Among Cobble Hill’s many unanswered questions, we asked the City Planners to provide any examples where community opposition was successful in reversing ill-conceived plans. While we wait for a response, we can report that it does happen, even if not in Somerville. Immediately following the Boston Mayoral election in November, the Boston Planning and Development Agency (BPDA) announced their rejection of three high-end development proposals for Pier 5 in Charlestown just two miles from Cobble Hill. All newspaper reporting on this unexpected reversal credits community opposition as the reason. Something similar is playing out in Weymouth where community opposition is close to reversing approvals for a gas compression station. Except this time, the consequence of not having prior community support will likely result in a significant financial loss because the gas compression station is already built. These examples give Cobble Hill residents hope as they represent current situations where municipal leaders have prioritized community input and green initiatives over planning department autonomy.
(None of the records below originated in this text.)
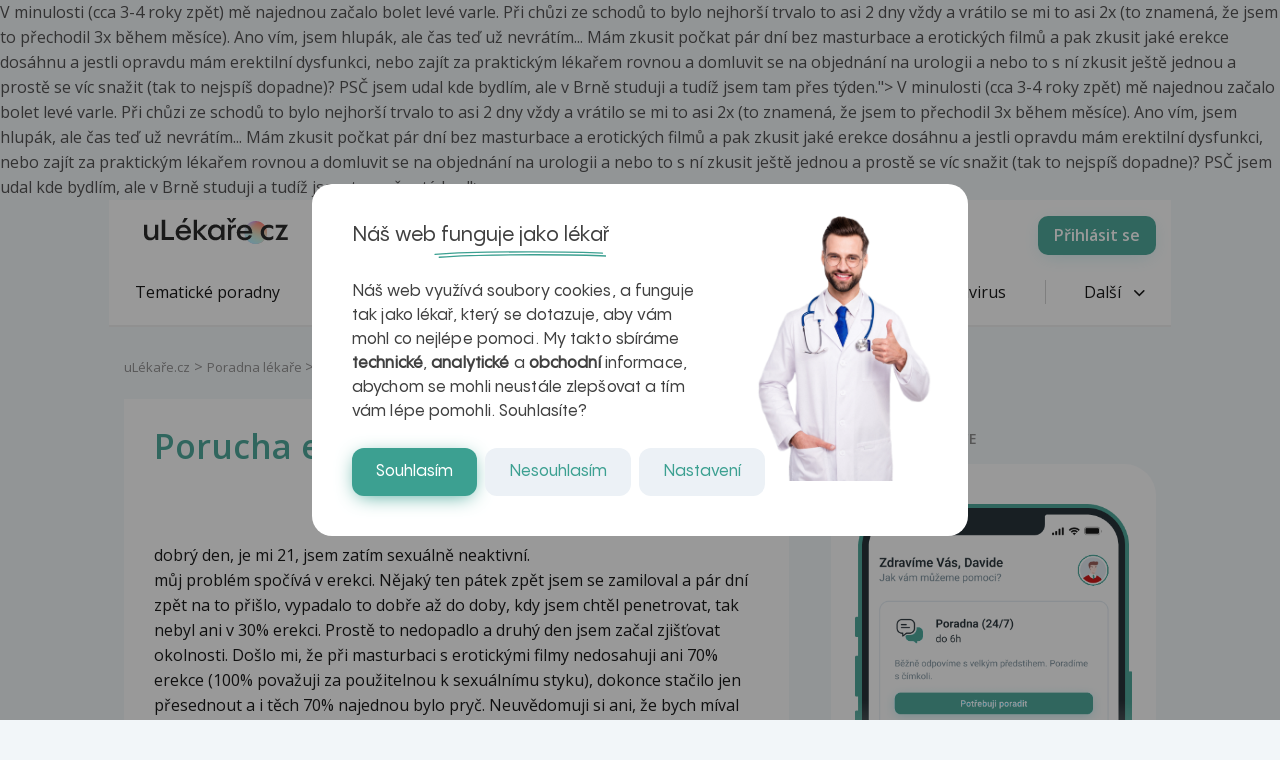

--- FILE ---
content_type: text/html; charset=utf-8
request_url: https://www.google.com/recaptcha/api2/aframe
body_size: 183
content:
<!DOCTYPE HTML><html><head><meta http-equiv="content-type" content="text/html; charset=UTF-8"></head><body><script nonce="6j_Cw7YgQHowp-hBm1C1Nw">/** Anti-fraud and anti-abuse applications only. See google.com/recaptcha */ try{var clients={'sodar':'https://pagead2.googlesyndication.com/pagead/sodar?'};window.addEventListener("message",function(a){try{if(a.source===window.parent){var b=JSON.parse(a.data);var c=clients[b['id']];if(c){var d=document.createElement('img');d.src=c+b['params']+'&rc='+(localStorage.getItem("rc::a")?sessionStorage.getItem("rc::b"):"");window.document.body.appendChild(d);sessionStorage.setItem("rc::e",parseInt(sessionStorage.getItem("rc::e")||0)+1);localStorage.setItem("rc::h",'1769620286040');}}}catch(b){}});window.parent.postMessage("_grecaptcha_ready", "*");}catch(b){}</script></body></html>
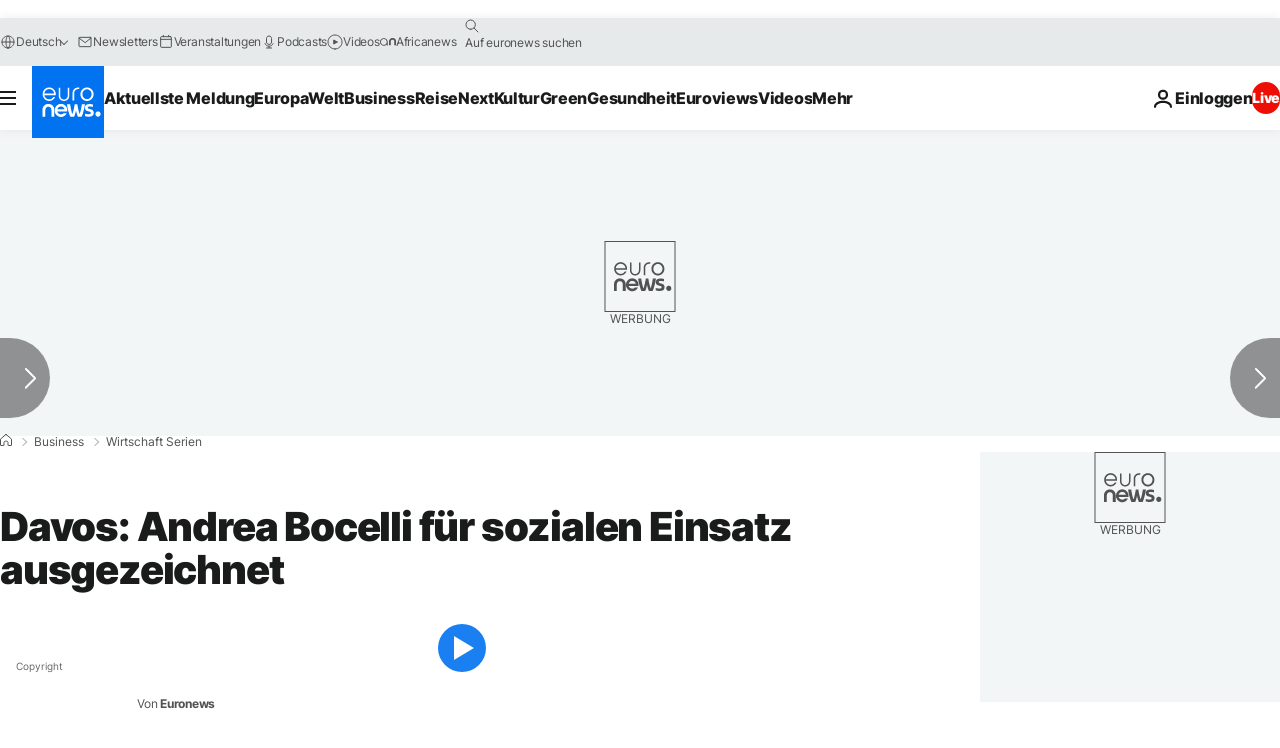

--- FILE ---
content_type: application/javascript
request_url: https://ml314.com/utsync.ashx?pub=&adv=&et=0&eid=84280&ct=js&pi=&fp=&clid=&if=0&ps=&cl=&mlt=&data=&&cp=https%3A%2F%2Fde.euronews.com%2Fbusiness%2F2015%2F01%2F21%2Fdavos-andrea-bocelli-fuer-sozialen-einsatz-ausgezeichnet&pv=1769116295131_ktu4vvxy2&bl=en-us@posix&cb=5800570&return=&ht=&d=&dc=&si=1769116295131_ktu4vvxy2&cid=&s=1280x720&rp=&v=2.8.0.252
body_size: 746
content:
_ml.setFPI('3658493379903225871');_ml.syncCallback({"es":true,"ds":true});_ml.processTag({ url: 'https://dpm.demdex.net/ibs:dpid=22052&dpuuid=3658493379903225871&redir=', type: 'img' });
_ml.processTag({ url: 'https://idsync.rlcdn.com/395886.gif?partner_uid=3658493379903225871', type: 'img' });
_ml.processTag({ url: 'https://match.adsrvr.org/track/cmf/generic?ttd_pid=d0tro1j&ttd_tpi=1', type: 'img' });
_ml.processTag({ url: 'https://ib.adnxs.com/getuid?https://ml314.com/csync.ashx%3Ffp=$UID%26person_id=3658493379903225871%26eid=2', type: 'img' });
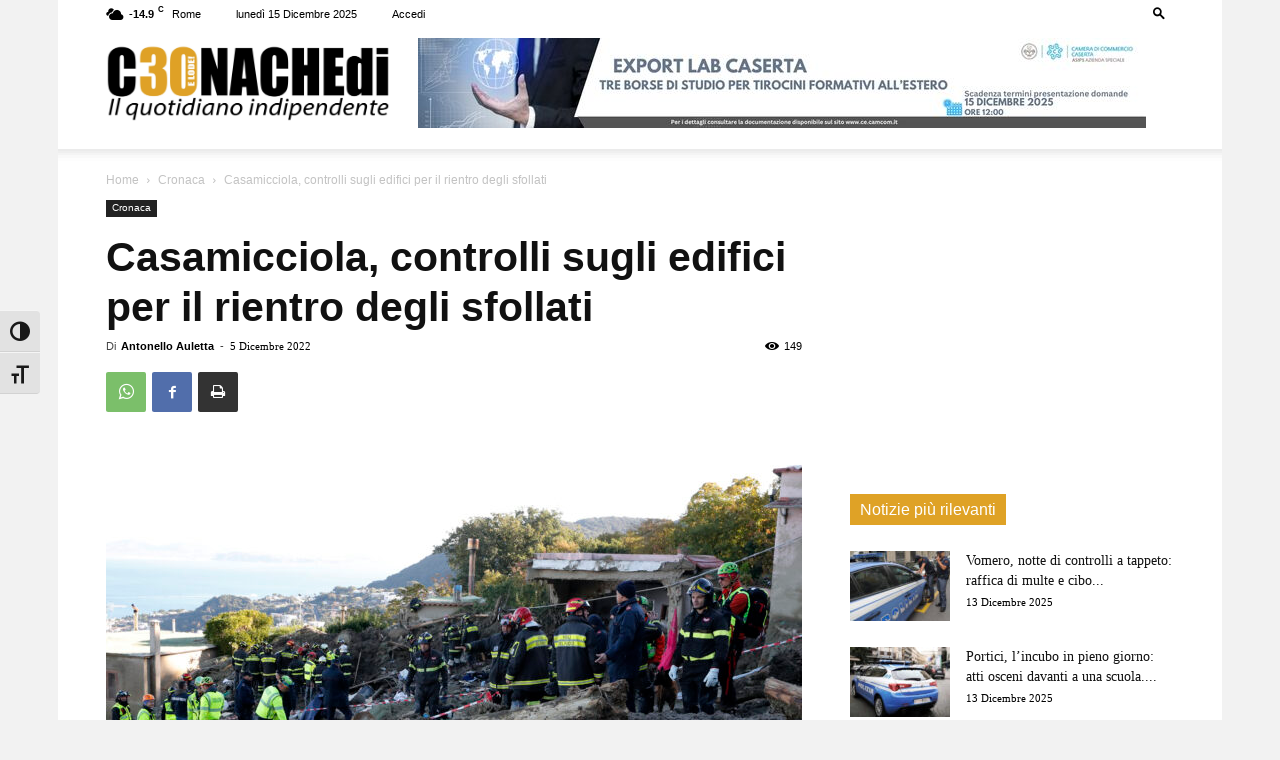

--- FILE ---
content_type: text/html; charset=utf-8
request_url: https://www.google.com/recaptcha/api2/aframe
body_size: 267
content:
<!DOCTYPE HTML><html><head><meta http-equiv="content-type" content="text/html; charset=UTF-8"></head><body><script nonce="IsRnzWIrh2_KjvXNTb7rFw">/** Anti-fraud and anti-abuse applications only. See google.com/recaptcha */ try{var clients={'sodar':'https://pagead2.googlesyndication.com/pagead/sodar?'};window.addEventListener("message",function(a){try{if(a.source===window.parent){var b=JSON.parse(a.data);var c=clients[b['id']];if(c){var d=document.createElement('img');d.src=c+b['params']+'&rc='+(localStorage.getItem("rc::a")?sessionStorage.getItem("rc::b"):"");window.document.body.appendChild(d);sessionStorage.setItem("rc::e",parseInt(sessionStorage.getItem("rc::e")||0)+1);localStorage.setItem("rc::h",'1765805352152');}}}catch(b){}});window.parent.postMessage("_grecaptcha_ready", "*");}catch(b){}</script></body></html>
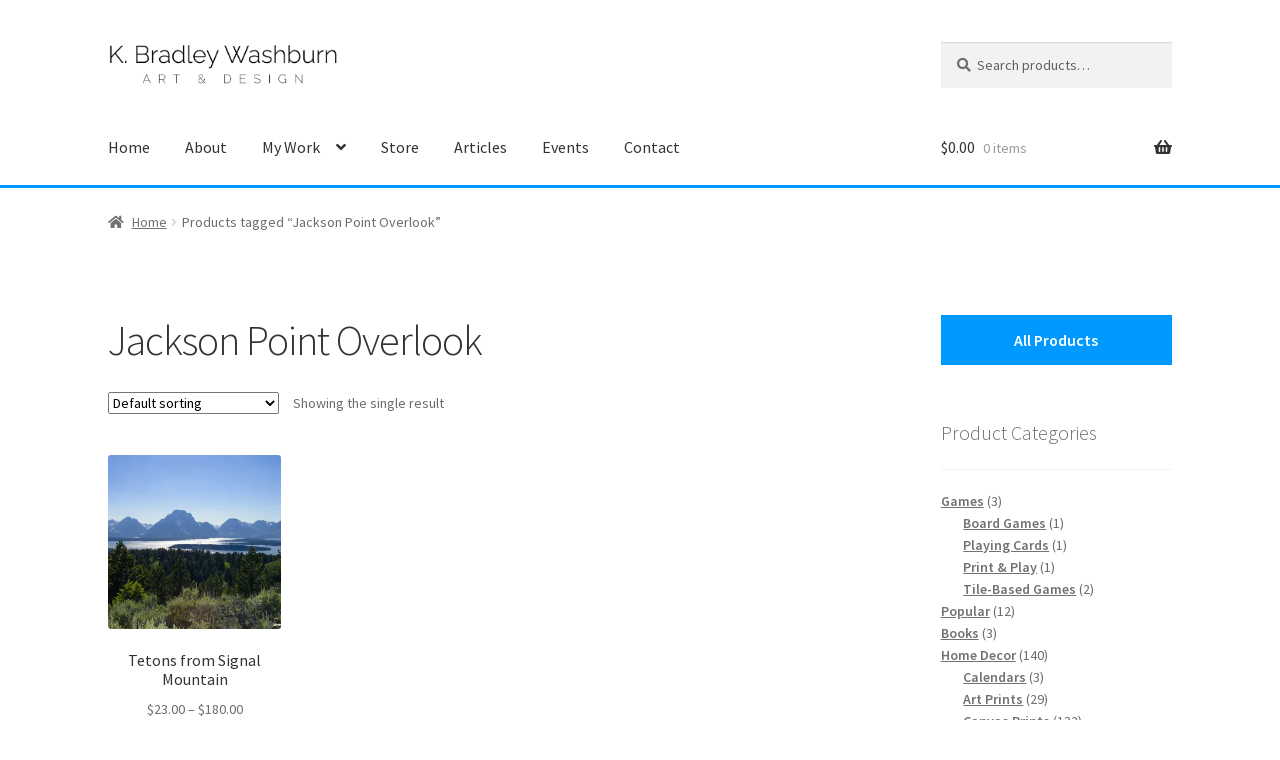

--- FILE ---
content_type: text/css
request_url: https://www.kbradleywashburn.com/wp-content/themes/kbw/style.css?ver=1.0.0
body_size: 318
content:
/*
Theme Name:   KBW
Version:      1.0.0
Description:  A Storefront child theme 
Author:       K. Bradley Washburn
Author URI:   https://www.kbradleywashburn.com
Template:     storefront
*/

@import url('https://fonts.googleapis.com/css2?family=Raleway');

.site-title {
	font-family: 'Raleway', sans-serif;
	font-weight: 300;
}

.site-description {
	font-family: 'Raleway', sans-serif;	
	font-weight: 200;
}

.site-header {
	border-bottom: #0099ff 3px solid;
}

/*
.site-footer {
	color: #fff;
	background-color: #0099ff;
}

.site-footer a:not(.button):not(.components-button) {
	color: #fff;
}
*/

.storefront-popular-products, .storefront-best-selling-products {
	 display:none;
}

.single-product div.product .product_meta .tagged_as, .single-product div.product .product_meta .posted_in {
	display: none;
}

.woocommerce-variation-price .price {
	font-size: 1.5em;
	font-weight: bold;
}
The Cobble Hill community wants to move forward together with your administration. We want to work through our concerns with an equitable vision that is supported by good arguments for what is best for our community and for the residents of Somerville. When the current omicron covid surge abates – and we pray it will be soon – we invite and welcome you to attend our community meetings to discuss our concerns at your earliest convenience.
Please let me know whom I should reach out to schedule you to attend a community meeting when the covid threat subsides.